シュタインシュタットの浮浪児 7

 くるくると回る影絵を見た。冬の寒さに身を寄せ合って耐えた夜を見た。一杯のスープを皆で分け合った日を見た。屋根の上に寝転がって夢を語り合った夜を見た。エメリヒが差し出した手を取った日を見た。その手に銃が握られていた。


「やめろ、エメリヒ!」


 叫びは喉を突いて、しかしそこで止まった。実際にルフトの口から出たのはくぐもった呻き声だった。伸ばした手は空を切った。一瞬の困惑があって、ルフトは自分が夢を見ていたのだと気付いた。目覚めと同時に全身の痛みにも気付いた。歯を噛みしめて、尚も呻き声を押さえられない程の痛みがあった。

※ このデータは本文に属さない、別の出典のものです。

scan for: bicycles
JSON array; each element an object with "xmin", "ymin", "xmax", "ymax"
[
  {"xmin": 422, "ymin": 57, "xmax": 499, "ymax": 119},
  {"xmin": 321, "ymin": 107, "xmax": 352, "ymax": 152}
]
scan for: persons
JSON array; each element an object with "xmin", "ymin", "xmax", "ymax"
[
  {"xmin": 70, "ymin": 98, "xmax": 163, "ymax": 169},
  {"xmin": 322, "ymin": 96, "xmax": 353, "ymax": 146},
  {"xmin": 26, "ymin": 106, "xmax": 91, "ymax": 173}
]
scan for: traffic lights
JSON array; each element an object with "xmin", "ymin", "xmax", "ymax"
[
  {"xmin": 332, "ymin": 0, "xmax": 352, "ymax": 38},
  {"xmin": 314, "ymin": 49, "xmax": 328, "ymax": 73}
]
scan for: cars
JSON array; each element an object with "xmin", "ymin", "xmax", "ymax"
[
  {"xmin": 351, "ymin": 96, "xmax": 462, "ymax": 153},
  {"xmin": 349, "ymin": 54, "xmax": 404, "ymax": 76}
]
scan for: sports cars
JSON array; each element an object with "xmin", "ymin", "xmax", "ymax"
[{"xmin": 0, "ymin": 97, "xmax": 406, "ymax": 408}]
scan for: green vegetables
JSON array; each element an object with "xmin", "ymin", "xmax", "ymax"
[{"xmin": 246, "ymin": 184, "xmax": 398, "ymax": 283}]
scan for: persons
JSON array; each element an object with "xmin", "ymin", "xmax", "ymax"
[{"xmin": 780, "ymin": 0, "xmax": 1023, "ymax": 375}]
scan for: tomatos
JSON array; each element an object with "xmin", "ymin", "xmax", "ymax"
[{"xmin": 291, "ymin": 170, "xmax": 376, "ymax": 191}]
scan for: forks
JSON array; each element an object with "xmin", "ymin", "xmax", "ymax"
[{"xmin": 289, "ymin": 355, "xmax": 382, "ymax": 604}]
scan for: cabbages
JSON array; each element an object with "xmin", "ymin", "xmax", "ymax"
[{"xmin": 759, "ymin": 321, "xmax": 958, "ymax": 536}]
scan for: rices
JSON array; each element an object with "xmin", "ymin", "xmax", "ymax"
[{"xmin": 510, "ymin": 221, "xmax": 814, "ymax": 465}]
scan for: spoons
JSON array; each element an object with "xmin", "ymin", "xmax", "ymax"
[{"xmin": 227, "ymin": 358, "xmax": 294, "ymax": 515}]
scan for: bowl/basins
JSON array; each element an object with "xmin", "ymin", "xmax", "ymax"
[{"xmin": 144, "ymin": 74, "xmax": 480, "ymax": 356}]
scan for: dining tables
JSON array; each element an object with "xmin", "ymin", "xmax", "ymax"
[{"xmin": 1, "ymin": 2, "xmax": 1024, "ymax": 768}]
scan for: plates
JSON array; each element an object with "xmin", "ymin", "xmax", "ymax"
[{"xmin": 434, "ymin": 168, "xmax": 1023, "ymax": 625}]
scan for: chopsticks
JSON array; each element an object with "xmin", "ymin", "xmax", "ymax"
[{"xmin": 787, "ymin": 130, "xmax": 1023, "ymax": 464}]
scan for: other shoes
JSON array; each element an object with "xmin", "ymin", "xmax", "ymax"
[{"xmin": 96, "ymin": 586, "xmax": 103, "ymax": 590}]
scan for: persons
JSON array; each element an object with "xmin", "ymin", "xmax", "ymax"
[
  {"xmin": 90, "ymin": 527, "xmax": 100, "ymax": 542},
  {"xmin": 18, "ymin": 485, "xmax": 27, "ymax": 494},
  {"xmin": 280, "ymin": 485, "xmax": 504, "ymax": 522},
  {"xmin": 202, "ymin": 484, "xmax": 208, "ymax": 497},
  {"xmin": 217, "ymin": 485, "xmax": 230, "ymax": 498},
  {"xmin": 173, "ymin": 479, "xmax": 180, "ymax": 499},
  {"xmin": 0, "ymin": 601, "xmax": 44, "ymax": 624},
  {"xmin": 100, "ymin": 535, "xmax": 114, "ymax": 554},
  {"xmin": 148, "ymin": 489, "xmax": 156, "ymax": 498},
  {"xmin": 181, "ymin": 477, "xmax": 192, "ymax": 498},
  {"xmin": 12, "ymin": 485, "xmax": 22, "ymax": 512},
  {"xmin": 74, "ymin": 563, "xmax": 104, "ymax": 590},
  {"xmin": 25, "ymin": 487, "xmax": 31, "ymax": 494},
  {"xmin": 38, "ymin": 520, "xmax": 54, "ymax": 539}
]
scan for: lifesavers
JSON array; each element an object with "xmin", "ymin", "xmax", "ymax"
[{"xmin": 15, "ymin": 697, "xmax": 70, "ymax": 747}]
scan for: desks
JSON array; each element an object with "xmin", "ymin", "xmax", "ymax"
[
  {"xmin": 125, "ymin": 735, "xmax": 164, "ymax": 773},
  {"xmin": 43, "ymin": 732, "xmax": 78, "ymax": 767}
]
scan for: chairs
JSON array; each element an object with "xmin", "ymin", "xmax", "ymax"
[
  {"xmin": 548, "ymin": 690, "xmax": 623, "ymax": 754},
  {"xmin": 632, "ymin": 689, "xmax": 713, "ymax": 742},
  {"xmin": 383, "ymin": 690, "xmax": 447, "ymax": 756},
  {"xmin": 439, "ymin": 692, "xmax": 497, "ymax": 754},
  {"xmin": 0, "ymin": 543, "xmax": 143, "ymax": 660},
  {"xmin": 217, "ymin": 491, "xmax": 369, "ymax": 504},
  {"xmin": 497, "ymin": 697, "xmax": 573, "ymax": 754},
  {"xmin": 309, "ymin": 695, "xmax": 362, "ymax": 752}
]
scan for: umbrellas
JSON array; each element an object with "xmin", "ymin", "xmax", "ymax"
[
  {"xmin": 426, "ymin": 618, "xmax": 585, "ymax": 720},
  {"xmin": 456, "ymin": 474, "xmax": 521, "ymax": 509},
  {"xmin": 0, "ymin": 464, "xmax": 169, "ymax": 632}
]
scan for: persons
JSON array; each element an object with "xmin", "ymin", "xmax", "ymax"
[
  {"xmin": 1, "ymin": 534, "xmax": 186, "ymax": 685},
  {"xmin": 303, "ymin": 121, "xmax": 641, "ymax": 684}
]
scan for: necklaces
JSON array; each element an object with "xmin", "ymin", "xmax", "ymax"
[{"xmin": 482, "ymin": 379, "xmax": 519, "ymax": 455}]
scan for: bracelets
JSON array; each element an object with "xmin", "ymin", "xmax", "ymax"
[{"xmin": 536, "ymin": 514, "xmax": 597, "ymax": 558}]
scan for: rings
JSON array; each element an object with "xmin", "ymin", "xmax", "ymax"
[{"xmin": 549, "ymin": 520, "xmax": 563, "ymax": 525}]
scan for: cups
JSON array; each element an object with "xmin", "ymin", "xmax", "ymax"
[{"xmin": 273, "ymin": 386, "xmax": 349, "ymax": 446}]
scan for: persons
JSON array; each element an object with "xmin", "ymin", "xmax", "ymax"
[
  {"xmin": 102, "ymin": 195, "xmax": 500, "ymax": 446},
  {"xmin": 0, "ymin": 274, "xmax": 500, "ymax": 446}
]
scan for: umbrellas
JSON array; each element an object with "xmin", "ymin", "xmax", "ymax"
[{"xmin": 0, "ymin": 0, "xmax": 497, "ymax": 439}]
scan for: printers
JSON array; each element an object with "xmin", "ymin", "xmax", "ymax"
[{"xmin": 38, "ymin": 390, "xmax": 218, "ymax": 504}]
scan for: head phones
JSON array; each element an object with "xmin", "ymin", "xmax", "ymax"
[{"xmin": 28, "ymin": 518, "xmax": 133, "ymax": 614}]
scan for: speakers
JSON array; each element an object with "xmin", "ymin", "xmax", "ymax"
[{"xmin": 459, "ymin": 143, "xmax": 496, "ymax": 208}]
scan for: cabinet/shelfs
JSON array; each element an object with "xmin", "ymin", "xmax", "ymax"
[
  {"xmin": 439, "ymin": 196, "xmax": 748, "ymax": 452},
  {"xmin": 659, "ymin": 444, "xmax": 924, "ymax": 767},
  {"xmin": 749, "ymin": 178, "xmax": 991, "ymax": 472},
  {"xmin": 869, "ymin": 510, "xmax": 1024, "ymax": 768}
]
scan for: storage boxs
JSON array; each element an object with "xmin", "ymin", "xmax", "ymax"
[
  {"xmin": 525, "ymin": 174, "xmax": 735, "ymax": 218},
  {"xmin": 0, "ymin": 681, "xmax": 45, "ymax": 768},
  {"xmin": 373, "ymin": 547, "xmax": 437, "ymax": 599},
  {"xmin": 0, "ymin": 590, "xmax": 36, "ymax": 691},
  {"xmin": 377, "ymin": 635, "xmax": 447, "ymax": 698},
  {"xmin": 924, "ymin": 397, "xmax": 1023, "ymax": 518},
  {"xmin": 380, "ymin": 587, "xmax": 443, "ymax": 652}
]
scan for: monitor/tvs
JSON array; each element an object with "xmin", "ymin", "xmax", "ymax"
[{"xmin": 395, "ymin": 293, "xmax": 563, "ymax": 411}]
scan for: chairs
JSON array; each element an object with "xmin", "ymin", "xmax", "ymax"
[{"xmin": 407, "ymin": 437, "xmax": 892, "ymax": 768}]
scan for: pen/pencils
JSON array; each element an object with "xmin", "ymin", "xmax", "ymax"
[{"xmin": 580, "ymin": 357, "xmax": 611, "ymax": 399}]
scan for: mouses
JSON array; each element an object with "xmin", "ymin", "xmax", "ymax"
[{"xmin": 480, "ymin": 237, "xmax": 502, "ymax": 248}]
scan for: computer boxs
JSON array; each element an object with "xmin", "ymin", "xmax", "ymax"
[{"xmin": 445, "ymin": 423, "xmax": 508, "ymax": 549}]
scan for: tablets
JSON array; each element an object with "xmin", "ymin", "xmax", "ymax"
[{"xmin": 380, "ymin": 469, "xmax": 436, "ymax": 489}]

 混乱する。死んだはずだった。そのつもりだった。だが現実は粗末とは言え寝台に寝かされている。木板はあちこちが朽ちかけ、実際に抜けているところもある。大人が横になれば壊れてしまうのではないかという有様だ。それでも石の床に布を引いて寝ていた普段に比べれば随分と恵まれている。

 部屋は比較的広く、他にもいくつも寝台が並んでいるのが見える。そしていくつもの寝息が聞こえる。閉ざされているとは言え窓があり、そこから僅かな光が差し込んでいる。ルフトは痛みを堪えて立ち上がり、窓板を少し押した。薄暗い。どうやら夜明け前のようだった。

 手探りで腰の後ろのナイフを確かめたが、そこには何も無かった。というより衣服が変わっている。麻布の清潔そうなチュニックとズボン。もちろん上等でも、新品でも無かったが、穴が空いているわけでもない。十分実用に足りる品だった。

 失ったと思った左腕を動かす。手を握ったり開いたりする。痛みはあるが、ちゃんと動く。傷跡だらけで醜い形になっていたが、思い通りに動いた。胴体に触れる。傷跡に触れると鋭い痛みが走ったが、それはすでに傷跡でもあった。服を引っ張って覗き込むと、傷跡は残っていたが、出血はしていない。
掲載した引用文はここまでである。